Coleridge's early intellectual debts, besides German idealists like Kant and critics like Lessing, were first to William Godwin's Political Justice, especially during his Pantisocratic period, and to David Hartley's Observations on Man, which is the source of the psychology which is found in Frost at Midnight. Hartley argued that one becomes aware of sensory events as impressions, and that "ideas" are derived by noticing similarities and differences between impressions and then by naming them. Connections resulting from the coincidence of impressions create linkages, so that the occurrence of one impression triggers those links and calls up the memory of those ideas with which it is associated (See Dorothy Emmet, "Coleridge and Philosophy").

Coleridge was critical of the literary taste of his contemporaries, and a literary conservative insofar as he was afraid that the lack of taste in the ever growing masses of literate people would mean a continued desecration of literature itself.
★ ★ ★ ★ ★ ★ ★
**Aim**
Carry on the text about Coleridge's intellectual debts and literary views, starting after its final sentence. The listing has nothing to do with this.
★ ★ ★ ★ ★ ★ ★
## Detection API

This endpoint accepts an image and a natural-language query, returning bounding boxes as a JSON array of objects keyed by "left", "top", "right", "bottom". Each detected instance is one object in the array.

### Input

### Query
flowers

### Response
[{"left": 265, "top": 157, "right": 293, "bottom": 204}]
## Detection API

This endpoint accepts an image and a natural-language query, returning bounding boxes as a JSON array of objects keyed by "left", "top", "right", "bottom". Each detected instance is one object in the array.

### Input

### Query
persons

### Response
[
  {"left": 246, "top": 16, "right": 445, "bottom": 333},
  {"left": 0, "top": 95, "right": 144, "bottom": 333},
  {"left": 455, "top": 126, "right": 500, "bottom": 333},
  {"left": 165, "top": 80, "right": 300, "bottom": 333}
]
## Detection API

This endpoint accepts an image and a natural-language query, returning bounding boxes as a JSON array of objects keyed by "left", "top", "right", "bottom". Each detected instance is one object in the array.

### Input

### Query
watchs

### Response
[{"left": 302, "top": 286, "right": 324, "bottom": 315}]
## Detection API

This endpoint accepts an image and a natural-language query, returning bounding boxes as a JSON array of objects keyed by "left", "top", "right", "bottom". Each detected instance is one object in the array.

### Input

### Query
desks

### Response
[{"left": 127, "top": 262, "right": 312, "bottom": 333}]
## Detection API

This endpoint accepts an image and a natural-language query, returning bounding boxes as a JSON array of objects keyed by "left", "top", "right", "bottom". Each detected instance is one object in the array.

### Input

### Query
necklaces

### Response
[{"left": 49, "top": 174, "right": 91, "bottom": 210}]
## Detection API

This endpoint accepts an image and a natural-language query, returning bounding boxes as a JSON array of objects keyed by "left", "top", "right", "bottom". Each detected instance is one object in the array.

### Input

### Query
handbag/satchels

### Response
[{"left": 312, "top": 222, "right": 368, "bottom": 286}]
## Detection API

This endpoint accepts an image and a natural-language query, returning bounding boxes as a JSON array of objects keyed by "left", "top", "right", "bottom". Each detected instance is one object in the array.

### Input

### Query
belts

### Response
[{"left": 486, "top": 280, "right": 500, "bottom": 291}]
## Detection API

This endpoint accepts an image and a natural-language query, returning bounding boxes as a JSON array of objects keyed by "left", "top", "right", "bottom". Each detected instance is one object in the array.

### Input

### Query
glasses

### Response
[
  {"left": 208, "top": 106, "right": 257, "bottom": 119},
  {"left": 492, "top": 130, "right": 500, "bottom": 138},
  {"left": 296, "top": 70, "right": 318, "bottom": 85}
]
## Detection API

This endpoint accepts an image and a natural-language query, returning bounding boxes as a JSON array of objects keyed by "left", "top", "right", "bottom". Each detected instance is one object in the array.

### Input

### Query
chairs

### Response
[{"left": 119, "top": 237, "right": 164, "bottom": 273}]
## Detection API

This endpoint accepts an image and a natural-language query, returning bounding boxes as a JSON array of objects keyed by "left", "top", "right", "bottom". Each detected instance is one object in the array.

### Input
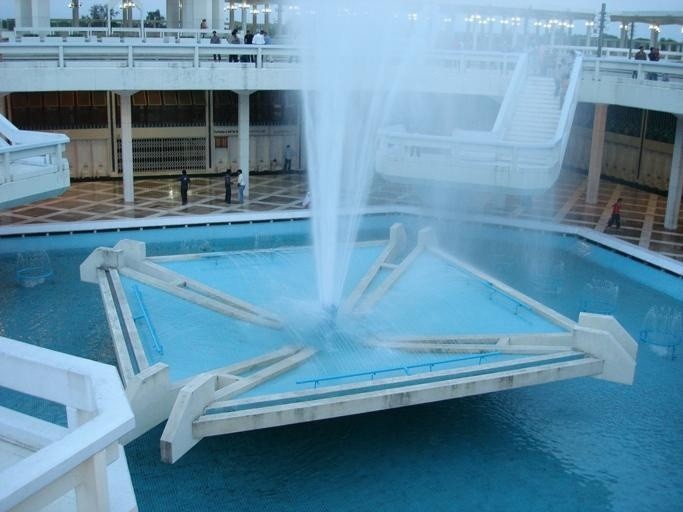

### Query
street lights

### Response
[
  {"left": 69, "top": 0, "right": 82, "bottom": 27},
  {"left": 281, "top": 5, "right": 573, "bottom": 45},
  {"left": 583, "top": 17, "right": 596, "bottom": 44},
  {"left": 617, "top": 19, "right": 629, "bottom": 48},
  {"left": 648, "top": 22, "right": 660, "bottom": 48},
  {"left": 261, "top": 0, "right": 270, "bottom": 33},
  {"left": 224, "top": 1, "right": 237, "bottom": 30},
  {"left": 119, "top": 0, "right": 135, "bottom": 28},
  {"left": 249, "top": 0, "right": 260, "bottom": 33},
  {"left": 238, "top": 0, "right": 250, "bottom": 33}
]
★ ★ ★ ★ ★ ★ ★
**Reply to the exercise**
In 1800, he returned to England and shortly thereafter settled with his family and friends at Keswick in the Lake District of Cumberland to be near Grasmere, where Wordsworth had moved. Soon, however, he was beset by marital problems, illnesses, increased opium dependency, tensions with Wordsworth, and a lack of confidence in his poetic powers, all of which fueled the composition of Dejection: An Ode and an intensification of his philosophical studies.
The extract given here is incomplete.